5. Multiple plot lines. No story is about just one thing (otherwise the poor characters would never get a break!). Just like your favorite soap opera jumps from one part of a story to another, good narratives provide different little stories within the big story. We don’t just read about Jane and Mr. Rochester’s love for each other, but also about Jane’s life as an abused child and about her finding long-lost family once her uncle dies.

Example 1

1. Let’s read “The Princess and the Pea” by Hans Christian Anderson, and see how its narrative components can be broken down:

Once upon a time there was a prince who wanted to marry a princess; but she would have to be a real princess. He traveled all over the world to find one, but nowhere could he get what he wanted. There were princesses enough, but it was difficult to find out whether they were real ones. There was always something about them that was not as it should be. So he came home again and was sad, for he would have liked very much to have a real princess.

One evening a terrible storm came on; there was thunder and lightning, and the rain poured down in torrents. Suddenly a knocking was heard at the city gate, and the old king went to open it.

It was a princess standing out there in front of the gate. But, good gracious! what a sight the rain and the wind had made her look. The water ran down from her hair and clothes; it ran down into the toes of her shoes and out again at the heels. And yet she said that she was a real princess.

“Well, we’ll soon find that out,” thought the old queen. But she said nothing, went into the bed-room, took all the bedding off the bedstead, and laid a pea on the bottom; then she took twenty mattresses and laid them on the pea, and then twenty eider-down beds on top of the mattresses.

On this the princess had to lie all night. In the morning she was asked how she had slept.

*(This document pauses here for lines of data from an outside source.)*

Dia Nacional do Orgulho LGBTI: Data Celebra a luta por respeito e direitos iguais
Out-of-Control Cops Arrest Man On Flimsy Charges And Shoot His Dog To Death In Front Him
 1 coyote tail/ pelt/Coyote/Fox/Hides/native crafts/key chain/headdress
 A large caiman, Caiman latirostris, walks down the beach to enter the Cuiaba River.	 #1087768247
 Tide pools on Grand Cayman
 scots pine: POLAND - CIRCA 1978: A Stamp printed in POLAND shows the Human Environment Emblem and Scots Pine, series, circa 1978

“Oh, very badly!” said she. “I have scarcely closed my eyes all night. Heaven only knows what was in the bed, but I was lying on something hard, so that I am black and blue all over my body. It’s horrible!”

Now they knew that she was a real princess because she had felt the pea right through the twenty mattresses and the twenty eider-down beds.

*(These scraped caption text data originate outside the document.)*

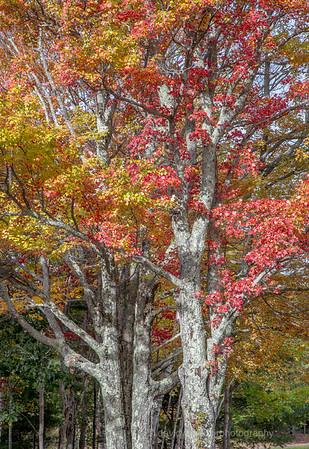 Acadia Fall No 2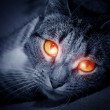Cat with scary red glowing eyes — Stock Photo #8958091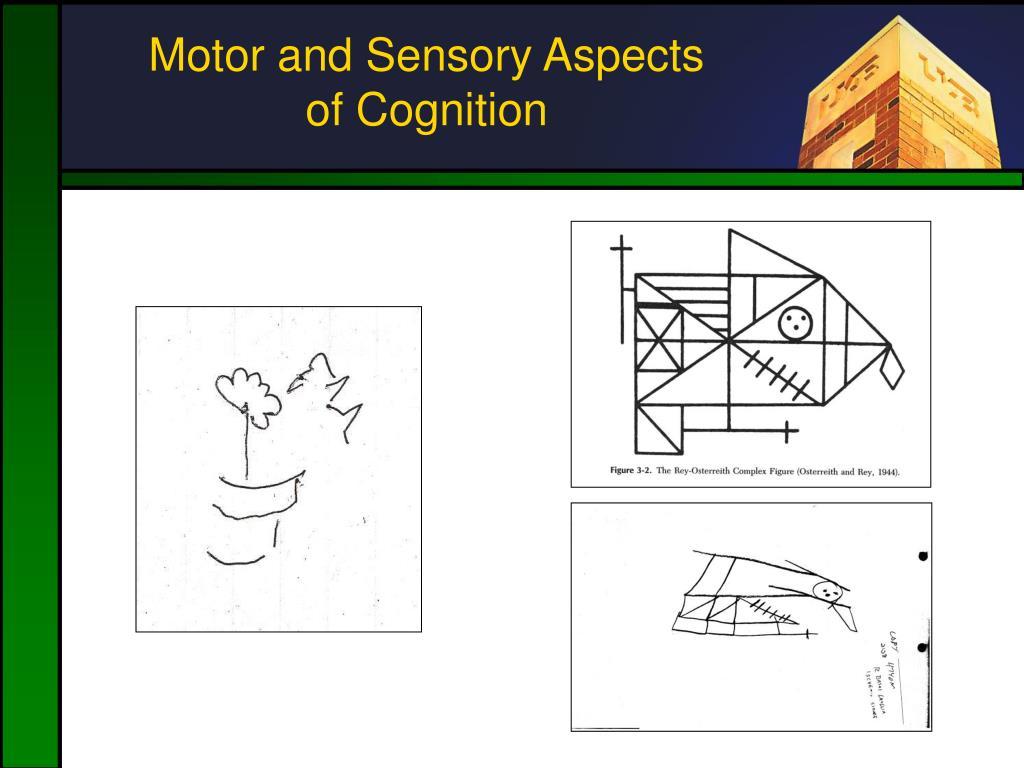 Motor and Sensory Aspects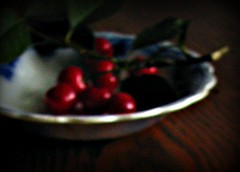 One must ask children and birds... (circulating) Tags: blue light shadow red stilllife white green leaves cherry table cherries quote antique bowl twig dreamy aged unfocused intentionalblur flowblue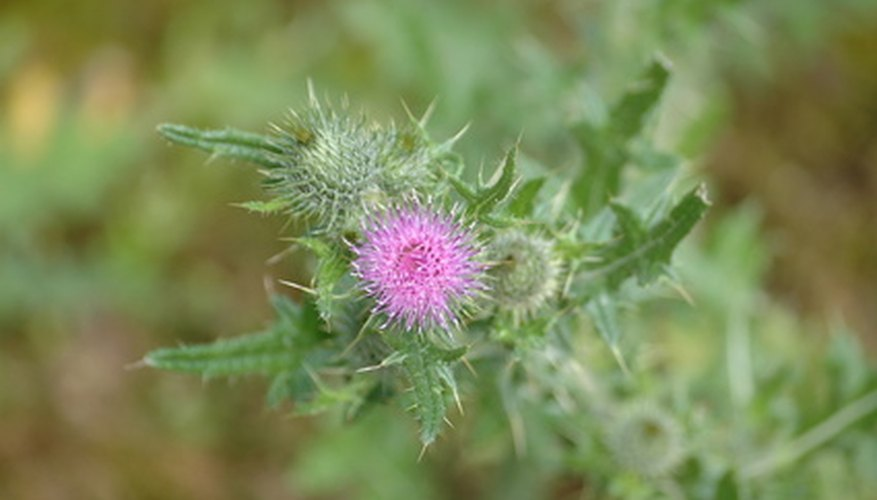 Milk thistle showing spiny leaves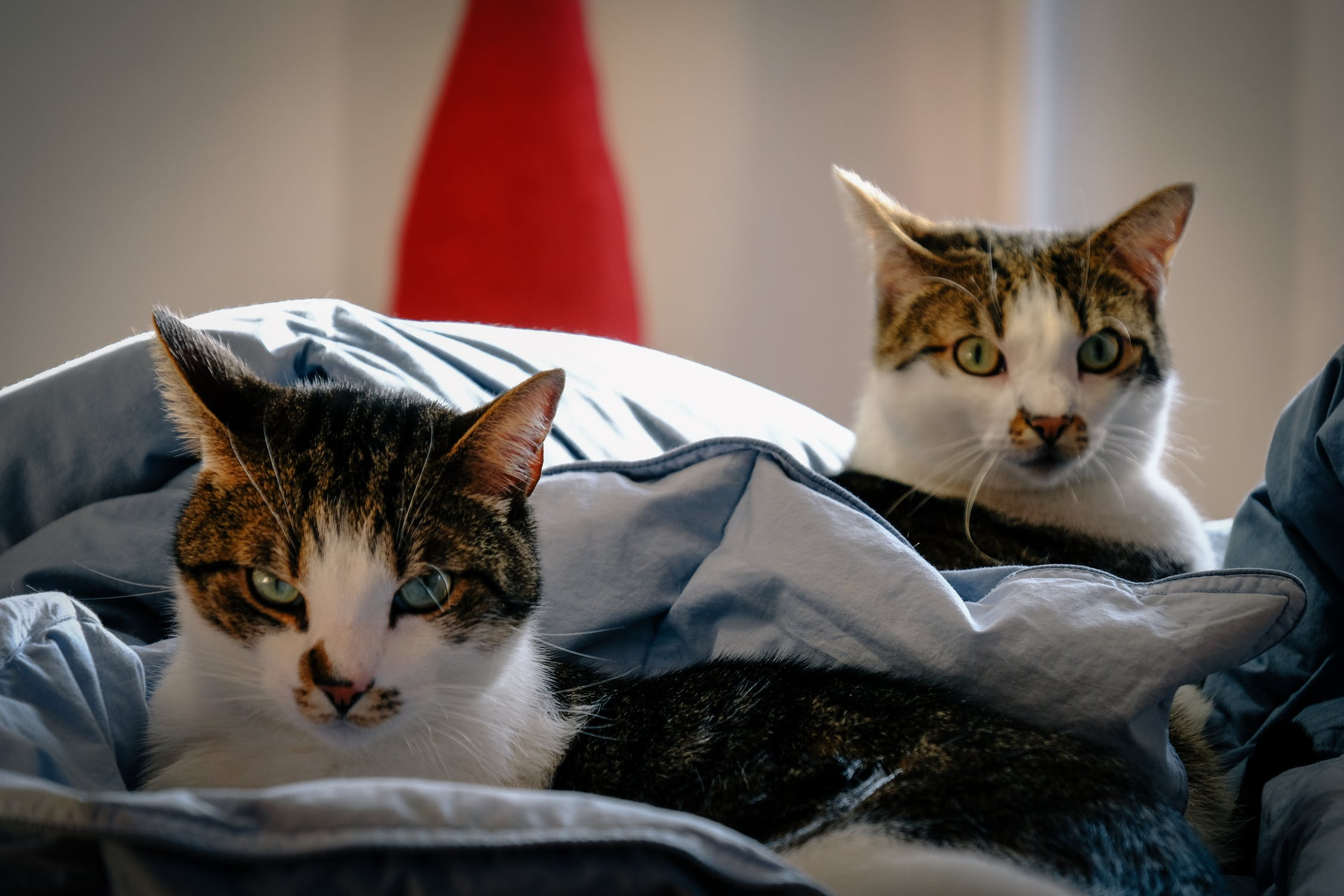 cats laying in owner's bed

Nobody but a real princess could be as sensitive as that.

So the prince took her for his wife, for now he knew that he had a real princess; and the pea was put in the museum, where it may still be seen, if no one has stolen it.

There, that is a true story.

Here’s the breakdown:

1. This is description. Notice how vividly Andersen describes the princess’s rain-soaked clothes and shoes.
2. This is reflection. The queen has trouble believing that the princess is really what she says she is because she looks so bedraggled. So she thinks she will put her to a test.
3. This is pacing. We know that the queen is kind of a crazy hostess, since most people just change the sheets in the guest room, but we don’t yet know why she’s gathering all the mattresses in the castle, as well as a leftover piece of dinner.
4. This is dialogue. Someone is speaking! (You’d think a well-brought up princess would not complain about her accommodations, but clearly this is a royal family that cares less about manners and more about how easily bruised a princess is—which suggests she might be hemophiliac and not a great addition to the bloodline, anyway.)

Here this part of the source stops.